I felt like a voyeuse as I watched the private life of creatures that would never want to be seen by me: it was like reading someone’s diary without permission, and I mentally apologised and gave thanks simultaneously as I entered their secret world for a brief period of time.
It made me wonder, too, what other wildlife was in the rest of my garden while that small area was so busy? Wherever I have positioned it before, the camera has recorded something of interest, including badgers and polecats, and I believe that there is far more going on in the night hours outside than we know. It is a hidden world, and I know when I walk out late at night that activity has frozen and animals and birds are hiding as they feel me approach their territory. It is their time and their place to dance and play and hunt, not mine. So, I walk with care and great respect for the creatures of the moon.

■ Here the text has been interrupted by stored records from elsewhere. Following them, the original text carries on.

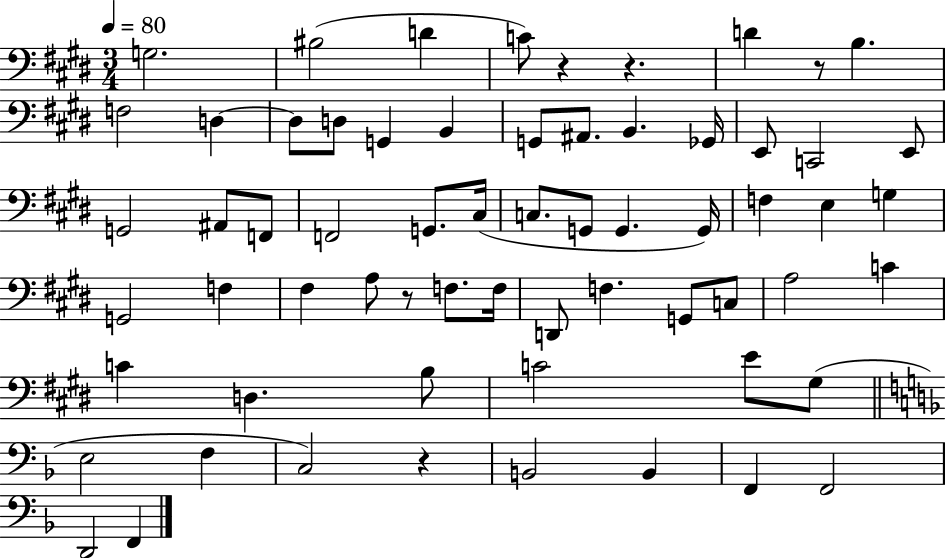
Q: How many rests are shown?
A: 5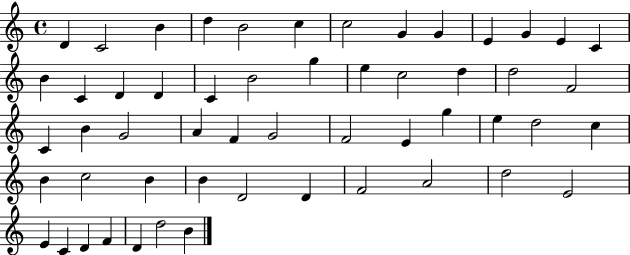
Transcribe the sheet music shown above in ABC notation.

X:1
T:Untitled
M:4/4
L:1/4
K:C
D C2 B d B2 c c2 G G E G E C B C D D C B2 g e c2 d d2 F2 C B G2 A F G2 F2 E g e d2 c B c2 B B D2 D F2 A2 d2 E2 E C D F D d2 B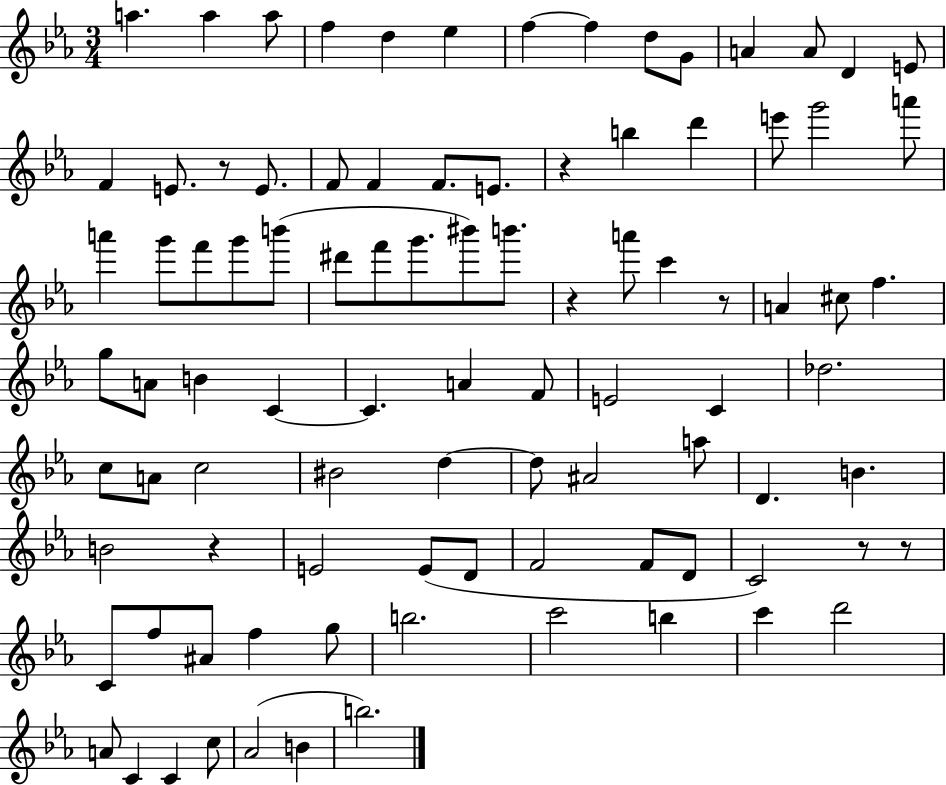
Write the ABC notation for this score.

X:1
T:Untitled
M:3/4
L:1/4
K:Eb
a a a/2 f d _e f f d/2 G/2 A A/2 D E/2 F E/2 z/2 E/2 F/2 F F/2 E/2 z b d' e'/2 g'2 a'/2 a' g'/2 f'/2 g'/2 b'/2 ^d'/2 f'/2 g'/2 ^b'/2 b'/2 z a'/2 c' z/2 A ^c/2 f g/2 A/2 B C C A F/2 E2 C _d2 c/2 A/2 c2 ^B2 d d/2 ^A2 a/2 D B B2 z E2 E/2 D/2 F2 F/2 D/2 C2 z/2 z/2 C/2 f/2 ^A/2 f g/2 b2 c'2 b c' d'2 A/2 C C c/2 _A2 B b2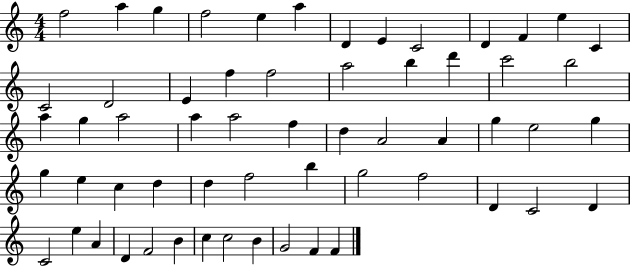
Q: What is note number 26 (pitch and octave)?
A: A5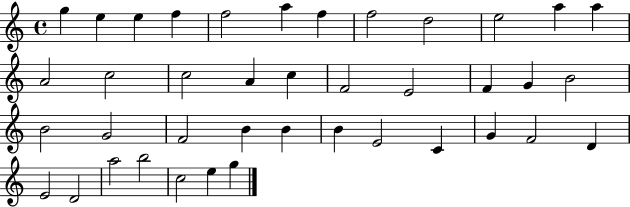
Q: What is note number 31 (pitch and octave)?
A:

Wherever you live, your nights are alive with life. Even a city has night birds and insects, foxes and hedgehogs; a window box or patch of weed has life in it all the time. Our ancestors were very aware of the great and constant variety of wildlife around the walls of their village or castle, some of it a source of food, some of it a cause of fear – particularly at night. Now, wildlife fears and tries to avoid us – particularly at night, and it is a rare human being who is accepted into the community of animals.
So, the nature day shift has a night shift too, perpetuating what has been occurring in its world for many thousands of years. You may wish to remember this from time to time, as you watch television or check your messages behind closed curtains: our way of life has changed greatly over millennia because of rapid technology “advances” and invention, every time separating us further from the planetary community as we focus more and more on ourselves.
Nature adapts to change but fundamentally remains the same. As we embrace change that makes our lives more comfortable or interesting, we forget what is truly important. Nature does not.